Table of Contents
International Scholarly Research Notices
Volume 2014, Article ID 414013, 11 pages
http://dx.doi.org/10.1155/2014/414013
Research Article

Canonical PSO Based -Means Clustering Approach for Real Datasets

1Heritage Institute of Technology, Kolkata, West Bengal 700 107, India
2Institute of Engineering & Management, Kolkata, West Bengal 700 091, India

Received 14 June 2014; Revised 19 September 2014; Accepted 2 October 2014; Published 13 November 2014

Academic Editor: Francesco Camastra

Copyright © 2014 Lopamudra Dey and Sanjay Chakraborty. This is an open access article distributed under the Creative Commons Attribution License, which permits unrestricted use, distribution, and reproduction in any medium, provided the original work is properly cited.

Abstract

“Clustering” the significance and application of this technique is spread over various fields.
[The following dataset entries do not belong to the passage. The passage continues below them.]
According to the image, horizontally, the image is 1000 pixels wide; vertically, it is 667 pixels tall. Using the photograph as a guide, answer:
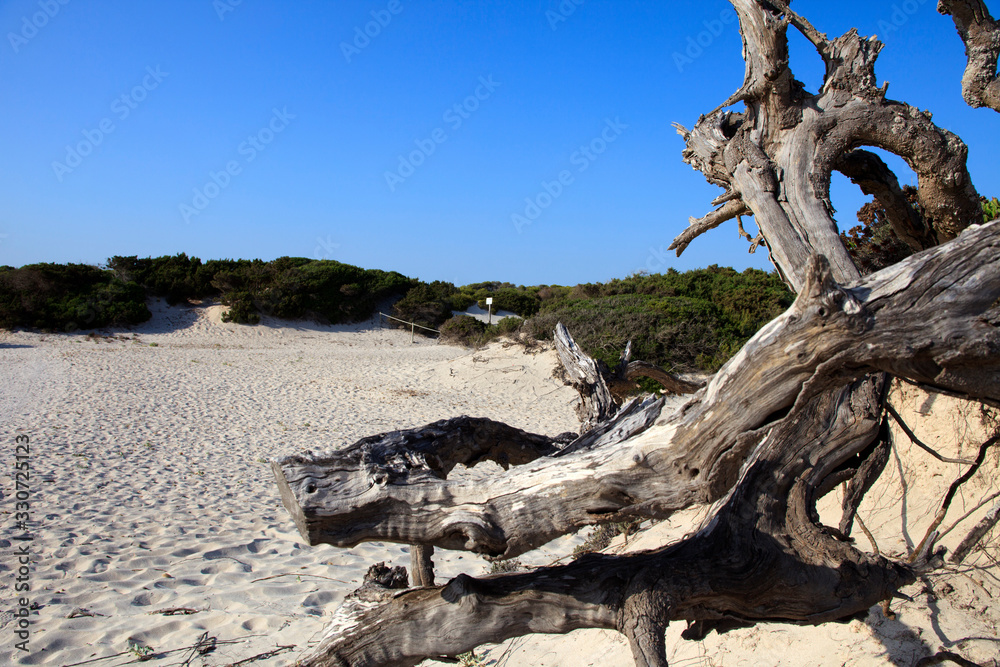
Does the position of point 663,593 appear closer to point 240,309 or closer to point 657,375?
point 657,375

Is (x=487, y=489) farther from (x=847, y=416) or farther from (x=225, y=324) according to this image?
(x=225, y=324)

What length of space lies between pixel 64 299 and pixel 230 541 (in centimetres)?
2246

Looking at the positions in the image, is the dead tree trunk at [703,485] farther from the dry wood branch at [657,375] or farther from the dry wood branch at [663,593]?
the dry wood branch at [657,375]

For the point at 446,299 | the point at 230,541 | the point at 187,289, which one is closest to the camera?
the point at 230,541

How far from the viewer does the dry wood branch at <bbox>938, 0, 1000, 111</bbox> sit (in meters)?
3.32

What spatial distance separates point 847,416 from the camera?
2.45 m

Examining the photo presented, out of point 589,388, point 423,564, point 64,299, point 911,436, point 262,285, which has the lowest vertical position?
point 423,564

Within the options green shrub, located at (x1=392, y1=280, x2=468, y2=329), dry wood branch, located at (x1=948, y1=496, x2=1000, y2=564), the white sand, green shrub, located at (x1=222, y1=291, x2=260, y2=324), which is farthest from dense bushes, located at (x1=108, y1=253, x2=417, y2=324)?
dry wood branch, located at (x1=948, y1=496, x2=1000, y2=564)

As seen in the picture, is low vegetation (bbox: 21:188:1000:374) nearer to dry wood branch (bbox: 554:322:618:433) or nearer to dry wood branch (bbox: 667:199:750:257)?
dry wood branch (bbox: 667:199:750:257)

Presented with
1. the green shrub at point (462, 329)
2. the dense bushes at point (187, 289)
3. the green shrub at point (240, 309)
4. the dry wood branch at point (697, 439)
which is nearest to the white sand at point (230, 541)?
the dry wood branch at point (697, 439)

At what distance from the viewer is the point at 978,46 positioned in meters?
3.41

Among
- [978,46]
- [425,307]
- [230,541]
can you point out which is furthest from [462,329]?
[978,46]

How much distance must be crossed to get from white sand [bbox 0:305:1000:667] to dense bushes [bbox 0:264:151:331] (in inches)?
366

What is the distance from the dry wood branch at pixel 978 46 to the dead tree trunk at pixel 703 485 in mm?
1544
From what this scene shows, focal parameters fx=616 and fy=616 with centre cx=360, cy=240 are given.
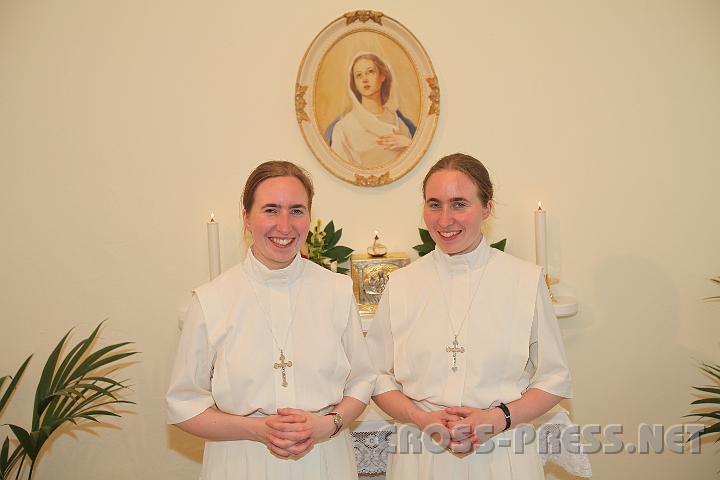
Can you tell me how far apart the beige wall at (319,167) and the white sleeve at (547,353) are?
64.3 inches

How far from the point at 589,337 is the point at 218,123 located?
9.17 feet

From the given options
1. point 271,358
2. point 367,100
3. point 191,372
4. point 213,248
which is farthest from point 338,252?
point 191,372

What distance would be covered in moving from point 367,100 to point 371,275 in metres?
1.14

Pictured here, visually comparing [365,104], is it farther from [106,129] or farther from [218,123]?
[106,129]

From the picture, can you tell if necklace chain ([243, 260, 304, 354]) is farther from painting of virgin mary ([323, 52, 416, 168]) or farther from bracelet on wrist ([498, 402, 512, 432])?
painting of virgin mary ([323, 52, 416, 168])

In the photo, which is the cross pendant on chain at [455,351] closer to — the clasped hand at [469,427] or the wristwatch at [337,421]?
the clasped hand at [469,427]

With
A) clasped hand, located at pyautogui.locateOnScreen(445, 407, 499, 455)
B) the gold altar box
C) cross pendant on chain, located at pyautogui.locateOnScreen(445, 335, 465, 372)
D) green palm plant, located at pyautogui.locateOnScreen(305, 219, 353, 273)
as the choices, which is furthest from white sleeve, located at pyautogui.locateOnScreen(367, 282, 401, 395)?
green palm plant, located at pyautogui.locateOnScreen(305, 219, 353, 273)

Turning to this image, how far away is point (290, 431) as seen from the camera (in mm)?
2102

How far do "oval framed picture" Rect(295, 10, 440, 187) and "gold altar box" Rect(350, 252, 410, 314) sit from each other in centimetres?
55

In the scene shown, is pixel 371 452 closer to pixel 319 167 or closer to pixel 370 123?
pixel 319 167

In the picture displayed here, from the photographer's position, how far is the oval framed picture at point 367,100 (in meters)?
3.93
Clustering is an unsupervised process in data mining, that is why the proper evaluation of the results and measuring the compactness and separability of the clusters are important issues. The procedure of evaluating the results of a clustering algorithm is known as cluster validity measure. Different types of indexes are used to solve different types of problems and indices selection depends on the kind of available data. This paper first proposes Canonical PSO based K-means clustering algorithm and also analyses some important clustering indices (intercluster, intracluster) and then evaluates the effects of those indices on real-time air pollution database, wholesale customer, wine, and vehicle datasets using typical K-means, Canonical PSO based K-means, simple PSO based K-means, DBSCAN, and Hierarchical clustering algorithms. This paper also describes the nature of the clusters and finally compares the performances of these clustering algorithms according to the validity assessment. It also defines which algorithm will be more desirable among all these algorithms to make proper compact clusters on this particular real life datasets. It actually deals with the behaviour of these clustering algorithms with respect to validation indexes and represents their results of evaluation in terms of mathematical and graphical forms.